● QUOTED TEXT
◆ ◆ ◆ ◆
# More Ugly wood



## Tennessee Tim (Dec 15, 2010)

Sliced this UGLY walnut the other eve. Never know what or is not inside till cut.

Have a Blessed day in Jesus,
Tim


----------



## Daren (Oct 14, 2006)

That is cool. Lightning struck ?




.


----------



## Tennessee Tim (Dec 15, 2010)

Not likely, at bottom of valley. Just bad limb/knot rot.

Cutting more of same tree later.

Have a Blessed dayin Jesus,
Tim


----------



## JMC'sLT30 (Oct 26, 2010)

Hey stranger, kinda looks like ET.


----------



## Tennessee Tim (Dec 15, 2010)

Hey JMC,

I can understand the "want to go Home". This journey has gotten this body tired in all this heat, but praise the Lord I have One in my life that gives me rest and peace. The Lord's been so good to me lately and ALL the stuff the devil has tried to stumble me with is now turning against him and I'm standing on the "TEN FOLD RETURN" promised to the ones whom stand firmly against the devil. Glory this is going to be fun.

Have a Blessed day in Jesus, the "King of Kings and Lord of ALL Lords",

Tim


----------
◆ ◆ ◆ ◆
● DATA EXCERPT

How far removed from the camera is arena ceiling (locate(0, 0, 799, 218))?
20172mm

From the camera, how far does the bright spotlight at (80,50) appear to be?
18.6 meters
◆ ◆ ◆ ◆
● WORK INSTRUCTIONS
Copy the forum thread between "## JMC'sLT30 (Oct" and "going to be fun.", inclusive, substituting "weary" for "tired".

● RESULT BELOW
## JMC'sLT30 (Oct 26, 2010)

Hey stranger, kinda looks like ET.


----------



## Tennessee Tim (Dec 15, 2010)

Hey JMC,

I can understand the "want to go Home". This journey has gotten this body weary in all this heat, but praise the Lord I have One in my life that gives me rest and peace. The Lord's been so good to me lately and ALL the stuff the devil has tried to stumble me with is now turning against him and I'm standing on the "TEN FOLD RETURN" promised to the ones whom stand firmly against the devil. Glory this is going to be fun.